For the trial, Foss will provide naval architecture, support engineering and operations management to outfit a remotely-controlled deck barge that can land helicopters and host a "scaled fueling station for aircraft, surface vessels and shore replenishment." Sea Machines will engineer, build and demonstrate ready-to-deploy system kits that "enable autonomous, self-propelled operation of opportunistically available barges to land and replenish military aircraft." Bell Flight and Huntington Ingalls Industries are also partnering on the project, and Sea Machines is the lead contractor.

“[These] autonomous replenishment systems will solve critical logistics challenges of expeditionary missions. We are pleased to enable this innovative capability, which will increase the effectiveness and flexibility for the U.S. military,” said Sea Machines director of sales Phil Bourque.

In addition to the development phase, the contract includes an option to deploy similar kits in an operational role.

The FARP self-propelled landing barge is conceptually comparable to SpaceX's landing barges, which began life as commercial deck barges before they were permanently fitted with thrusters and DP stationkeeping systems. (SpaceX refers to these vessels as "drone ships.") The DOD FARP concept adds conversion system modularity, along with military-specific refueling and rearming capability.  

FARP is a component of the DOD Resilient Expeditionary Agile Littoral Logistics (REALL) project.

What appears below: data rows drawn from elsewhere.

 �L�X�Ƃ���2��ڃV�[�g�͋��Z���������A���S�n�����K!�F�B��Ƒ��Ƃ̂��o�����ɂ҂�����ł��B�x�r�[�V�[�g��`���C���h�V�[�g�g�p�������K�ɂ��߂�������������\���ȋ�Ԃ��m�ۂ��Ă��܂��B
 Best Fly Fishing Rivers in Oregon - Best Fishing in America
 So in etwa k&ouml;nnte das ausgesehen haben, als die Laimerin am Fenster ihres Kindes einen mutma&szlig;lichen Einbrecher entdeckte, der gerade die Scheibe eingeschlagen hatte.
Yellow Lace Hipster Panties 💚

REALL is intended to provide "end-to-end receipt, storage, and supply of fuel and other critical materials from littoral (shallow water) platforms," according to U.S. Transportation Command. 

As an unmanned platform, REALL (illustration above) is intended to address concerns about the vulnerability of manned logistics vessels in a contested environment, and it is a supporting element for the Marine Corps' Expeditionary Advanced Base Operations (EABO) operating concept.